As is my habit at weekends, immediately there was the faintest glimmer of light to the east this morning, I left home for the reserve, well, after that is, di-icing my way into the car and waiting for the windscreen to clear of frost.
Once again I also had to de-ice the lock on the gate before I could get onto the reserve and by the time I parked at the barn and begun walking across to the seawall it was part light. The frost across both the marsh and the saltings was quite severe and its whiteness on the saltings served to make two wildfowlers sitting out there, easily stand out in their dark clothing. As much as I detest them being there I had to admire their hardiness this morning, I was numb despite walking about, to sit out there with feet in cold mud and not move for 2-3 hours, must of been excruiatingly cold to the point of hyperthermia. One stood up as I passed him on the seawall and the photo below, grainy because it was still part dark, should if you double click and enlarge it, show him as a dark shape and where he is he is only 100 yds from the seawall and the Seawall Hide.
A bit further along the seawall and the light began to increase and the sky pinken as the sun came closer to the horizon. This photo looks across the frozen saltings towards the mainland and Seasalter in the distance. Amazingly, although it was too small to show up in the photo, a Lapland Bunting crossed the sky in front of me as I took it.
Having checked out the wildfowlers and seen no birds at all except the Lap. Bunting, I came off the seawall and through the gate below and got back on to the reserve marshland.
Once through the gate, I began making my way along the raised bund that runs from the front of the reserve to its rear. Once upon a time, before the current seawall was built, this bund was the seawall on one side of Capel Fleet as it made its way inland from the sea (I'll describe that another day). At the end of this bund is the rear reserve boundary, followed by the fields being restored by the RSPB to grazing marsh. If you enlarge the photo you can also see Leysdown in the distance. Bird-life really was at a premium this morning and with what little water that there is on the reserve, now frozen, it looks likely to remain that way. That said, as I walked along the bund towards the RSPB fields, the slightly different cackle of some geese could be heard and crossing the RSPB fields towards me were 34 Barnacle Geese, they made for a very picturesque sight in the frost and the gloom.
Getting to the reserve boundary, it was which way to go time and I plumbed for ignoring the usual reserve route and carried on across the RSPB fields to the farm track.
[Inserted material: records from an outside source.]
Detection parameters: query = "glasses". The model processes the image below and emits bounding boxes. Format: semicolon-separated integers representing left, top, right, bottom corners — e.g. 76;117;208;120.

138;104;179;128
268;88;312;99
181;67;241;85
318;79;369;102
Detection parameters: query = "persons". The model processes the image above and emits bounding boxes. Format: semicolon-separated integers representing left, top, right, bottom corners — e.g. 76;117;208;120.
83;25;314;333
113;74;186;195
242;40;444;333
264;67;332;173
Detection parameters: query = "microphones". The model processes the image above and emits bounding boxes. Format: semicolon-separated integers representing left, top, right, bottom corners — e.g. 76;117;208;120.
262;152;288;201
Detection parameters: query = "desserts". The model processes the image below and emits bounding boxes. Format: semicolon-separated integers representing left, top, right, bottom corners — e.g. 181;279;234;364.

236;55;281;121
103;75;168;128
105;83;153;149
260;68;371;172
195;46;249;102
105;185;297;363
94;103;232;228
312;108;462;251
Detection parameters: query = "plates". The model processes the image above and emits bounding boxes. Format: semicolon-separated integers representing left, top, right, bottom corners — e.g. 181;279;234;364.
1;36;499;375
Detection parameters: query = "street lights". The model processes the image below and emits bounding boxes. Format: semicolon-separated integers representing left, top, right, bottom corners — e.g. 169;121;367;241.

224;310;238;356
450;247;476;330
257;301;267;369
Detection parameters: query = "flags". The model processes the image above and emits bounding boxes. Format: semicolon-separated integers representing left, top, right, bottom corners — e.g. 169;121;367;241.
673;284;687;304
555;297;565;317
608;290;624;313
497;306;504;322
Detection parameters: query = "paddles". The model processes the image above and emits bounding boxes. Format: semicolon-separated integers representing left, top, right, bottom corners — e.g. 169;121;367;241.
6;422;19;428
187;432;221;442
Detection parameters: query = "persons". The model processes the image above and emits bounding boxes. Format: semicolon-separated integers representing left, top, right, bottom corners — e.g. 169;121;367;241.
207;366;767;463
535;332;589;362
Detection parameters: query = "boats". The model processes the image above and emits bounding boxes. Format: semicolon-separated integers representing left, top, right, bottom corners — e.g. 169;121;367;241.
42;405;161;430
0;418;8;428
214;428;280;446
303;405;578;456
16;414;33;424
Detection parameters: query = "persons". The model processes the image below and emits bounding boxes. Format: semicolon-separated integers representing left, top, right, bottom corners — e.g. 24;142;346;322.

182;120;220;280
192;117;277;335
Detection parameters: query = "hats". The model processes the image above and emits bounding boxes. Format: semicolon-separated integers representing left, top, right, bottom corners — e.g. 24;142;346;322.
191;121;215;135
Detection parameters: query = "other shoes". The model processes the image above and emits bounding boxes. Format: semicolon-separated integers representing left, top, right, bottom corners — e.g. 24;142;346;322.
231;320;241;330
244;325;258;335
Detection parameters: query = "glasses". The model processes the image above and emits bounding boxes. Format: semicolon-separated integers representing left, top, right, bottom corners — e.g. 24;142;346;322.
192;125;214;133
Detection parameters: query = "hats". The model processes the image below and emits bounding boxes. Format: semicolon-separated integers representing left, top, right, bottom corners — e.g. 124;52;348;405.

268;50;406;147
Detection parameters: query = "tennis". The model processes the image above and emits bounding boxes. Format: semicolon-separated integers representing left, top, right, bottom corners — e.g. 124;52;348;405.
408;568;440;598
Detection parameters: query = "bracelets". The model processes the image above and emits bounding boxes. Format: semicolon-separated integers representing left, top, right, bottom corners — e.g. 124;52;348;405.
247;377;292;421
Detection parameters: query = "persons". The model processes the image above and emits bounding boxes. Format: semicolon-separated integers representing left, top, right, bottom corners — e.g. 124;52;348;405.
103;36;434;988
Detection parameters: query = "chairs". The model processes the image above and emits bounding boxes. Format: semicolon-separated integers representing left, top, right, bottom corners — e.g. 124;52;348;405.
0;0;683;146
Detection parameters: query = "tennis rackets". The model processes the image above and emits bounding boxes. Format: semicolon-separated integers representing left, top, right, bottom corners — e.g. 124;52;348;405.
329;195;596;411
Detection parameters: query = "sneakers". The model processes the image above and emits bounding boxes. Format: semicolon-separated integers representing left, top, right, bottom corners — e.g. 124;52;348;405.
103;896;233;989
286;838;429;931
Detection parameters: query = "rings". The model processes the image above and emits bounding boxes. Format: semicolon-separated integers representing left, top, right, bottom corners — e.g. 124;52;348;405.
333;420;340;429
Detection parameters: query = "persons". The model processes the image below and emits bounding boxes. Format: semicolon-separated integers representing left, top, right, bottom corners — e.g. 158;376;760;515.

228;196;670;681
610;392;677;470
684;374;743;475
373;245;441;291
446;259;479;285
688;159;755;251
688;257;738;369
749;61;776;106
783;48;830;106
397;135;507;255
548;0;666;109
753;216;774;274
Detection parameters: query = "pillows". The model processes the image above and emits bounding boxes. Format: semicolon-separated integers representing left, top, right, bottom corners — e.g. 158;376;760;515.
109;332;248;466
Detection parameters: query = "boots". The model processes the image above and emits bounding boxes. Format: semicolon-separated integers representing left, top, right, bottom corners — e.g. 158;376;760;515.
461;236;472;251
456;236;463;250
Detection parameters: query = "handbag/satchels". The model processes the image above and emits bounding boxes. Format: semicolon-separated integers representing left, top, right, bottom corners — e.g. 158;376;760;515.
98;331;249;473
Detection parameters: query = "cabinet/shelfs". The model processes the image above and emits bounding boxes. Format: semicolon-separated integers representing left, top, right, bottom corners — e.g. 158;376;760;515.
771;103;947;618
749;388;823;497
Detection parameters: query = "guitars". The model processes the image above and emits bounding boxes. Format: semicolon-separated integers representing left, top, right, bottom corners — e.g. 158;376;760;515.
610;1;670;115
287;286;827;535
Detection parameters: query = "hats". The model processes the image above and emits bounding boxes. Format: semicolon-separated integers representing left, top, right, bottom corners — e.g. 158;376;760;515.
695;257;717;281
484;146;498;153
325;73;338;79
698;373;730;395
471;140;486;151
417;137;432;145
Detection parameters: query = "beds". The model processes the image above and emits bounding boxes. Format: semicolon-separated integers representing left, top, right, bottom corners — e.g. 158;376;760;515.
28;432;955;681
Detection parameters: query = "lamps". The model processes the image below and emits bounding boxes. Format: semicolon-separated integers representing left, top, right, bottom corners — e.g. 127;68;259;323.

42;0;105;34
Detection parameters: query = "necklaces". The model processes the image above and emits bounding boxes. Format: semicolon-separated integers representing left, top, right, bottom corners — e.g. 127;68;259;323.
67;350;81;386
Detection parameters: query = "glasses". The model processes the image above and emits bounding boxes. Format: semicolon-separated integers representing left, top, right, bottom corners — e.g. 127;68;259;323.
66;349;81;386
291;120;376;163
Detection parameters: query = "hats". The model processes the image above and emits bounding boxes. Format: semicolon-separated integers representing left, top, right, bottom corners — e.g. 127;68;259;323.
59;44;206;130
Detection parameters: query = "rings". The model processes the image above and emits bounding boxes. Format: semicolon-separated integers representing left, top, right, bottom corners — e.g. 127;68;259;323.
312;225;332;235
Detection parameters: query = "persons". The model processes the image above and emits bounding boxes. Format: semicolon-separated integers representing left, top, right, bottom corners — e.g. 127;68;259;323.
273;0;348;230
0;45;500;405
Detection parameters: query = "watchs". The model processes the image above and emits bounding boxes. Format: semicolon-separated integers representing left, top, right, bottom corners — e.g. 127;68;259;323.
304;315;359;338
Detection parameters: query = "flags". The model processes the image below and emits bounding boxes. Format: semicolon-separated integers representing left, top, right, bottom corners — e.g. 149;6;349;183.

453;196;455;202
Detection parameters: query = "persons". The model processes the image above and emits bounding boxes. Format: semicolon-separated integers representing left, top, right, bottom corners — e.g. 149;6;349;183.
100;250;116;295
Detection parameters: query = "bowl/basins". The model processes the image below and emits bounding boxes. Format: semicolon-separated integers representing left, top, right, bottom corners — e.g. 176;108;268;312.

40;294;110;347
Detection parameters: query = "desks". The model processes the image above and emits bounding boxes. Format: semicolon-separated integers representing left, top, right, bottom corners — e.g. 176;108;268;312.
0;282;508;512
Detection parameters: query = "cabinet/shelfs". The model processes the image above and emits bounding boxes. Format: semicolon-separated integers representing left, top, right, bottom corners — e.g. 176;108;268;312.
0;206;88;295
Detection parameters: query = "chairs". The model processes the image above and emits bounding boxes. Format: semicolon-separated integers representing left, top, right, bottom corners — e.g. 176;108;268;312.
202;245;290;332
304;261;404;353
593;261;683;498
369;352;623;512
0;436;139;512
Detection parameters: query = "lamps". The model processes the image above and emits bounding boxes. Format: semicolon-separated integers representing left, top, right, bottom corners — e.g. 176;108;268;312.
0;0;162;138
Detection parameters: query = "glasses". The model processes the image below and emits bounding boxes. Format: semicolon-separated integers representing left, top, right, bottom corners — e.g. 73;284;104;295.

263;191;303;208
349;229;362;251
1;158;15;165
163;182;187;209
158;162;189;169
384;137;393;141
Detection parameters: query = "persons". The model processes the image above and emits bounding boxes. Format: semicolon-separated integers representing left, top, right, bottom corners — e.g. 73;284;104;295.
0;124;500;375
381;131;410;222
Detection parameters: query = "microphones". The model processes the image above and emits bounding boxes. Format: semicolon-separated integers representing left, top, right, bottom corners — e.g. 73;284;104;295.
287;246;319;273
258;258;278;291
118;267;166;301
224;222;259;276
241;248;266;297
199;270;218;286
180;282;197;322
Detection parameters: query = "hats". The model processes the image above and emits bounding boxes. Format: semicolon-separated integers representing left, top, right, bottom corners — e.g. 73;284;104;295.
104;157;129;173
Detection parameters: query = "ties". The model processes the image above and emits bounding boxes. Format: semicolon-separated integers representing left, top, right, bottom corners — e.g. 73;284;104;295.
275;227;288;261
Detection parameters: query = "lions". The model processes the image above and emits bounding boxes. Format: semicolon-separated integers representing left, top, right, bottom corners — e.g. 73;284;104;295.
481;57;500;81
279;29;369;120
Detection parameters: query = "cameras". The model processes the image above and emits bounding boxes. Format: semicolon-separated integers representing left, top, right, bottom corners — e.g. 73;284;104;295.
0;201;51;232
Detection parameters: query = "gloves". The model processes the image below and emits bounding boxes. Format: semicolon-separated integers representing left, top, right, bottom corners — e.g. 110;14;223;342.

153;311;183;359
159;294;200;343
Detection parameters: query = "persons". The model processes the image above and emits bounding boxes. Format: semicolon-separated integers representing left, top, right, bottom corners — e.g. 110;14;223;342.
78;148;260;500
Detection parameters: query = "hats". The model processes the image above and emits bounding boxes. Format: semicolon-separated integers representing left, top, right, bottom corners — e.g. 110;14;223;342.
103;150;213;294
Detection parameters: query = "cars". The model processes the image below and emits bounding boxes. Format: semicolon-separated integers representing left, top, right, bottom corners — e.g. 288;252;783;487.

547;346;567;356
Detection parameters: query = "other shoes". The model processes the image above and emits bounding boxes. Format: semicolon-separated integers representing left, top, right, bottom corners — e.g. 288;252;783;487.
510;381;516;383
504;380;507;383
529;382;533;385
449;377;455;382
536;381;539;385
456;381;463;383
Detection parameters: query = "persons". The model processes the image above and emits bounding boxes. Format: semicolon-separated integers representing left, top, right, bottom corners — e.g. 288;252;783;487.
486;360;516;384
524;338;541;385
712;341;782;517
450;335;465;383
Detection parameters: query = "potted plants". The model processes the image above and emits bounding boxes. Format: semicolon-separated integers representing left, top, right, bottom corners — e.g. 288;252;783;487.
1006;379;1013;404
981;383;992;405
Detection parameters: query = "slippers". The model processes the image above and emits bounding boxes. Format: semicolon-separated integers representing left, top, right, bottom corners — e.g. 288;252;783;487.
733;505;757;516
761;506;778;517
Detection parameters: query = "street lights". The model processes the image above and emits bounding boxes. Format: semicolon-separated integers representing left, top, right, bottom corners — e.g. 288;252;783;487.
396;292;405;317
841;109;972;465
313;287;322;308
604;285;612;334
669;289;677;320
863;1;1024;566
At first these fields appeared as deserted as the reserve but gradually I found a few birds moving about - some Wrens, a Fieldfare, another Lapland Bunting, 16 Skylark, a Water Rail calling from a ditch reed bed, and lastly, dare I say it, a fine fox.
After that there was little else to do but follow the farm track back past frozen winter corn and Brewers Farm in the distance and down to the barn and my car. Briefly as I walked along the track, the sun came out but as I looked behind me I could see that mist was literally following me as I went. By the time I had got back to the car visiblity had all but gone and this was the case all the way along the Harty Road, where at the top of Capel Hill I bumped into Chris Gibbard and a few bird watcher friends who unfortunately had arrived at the same time as the mist.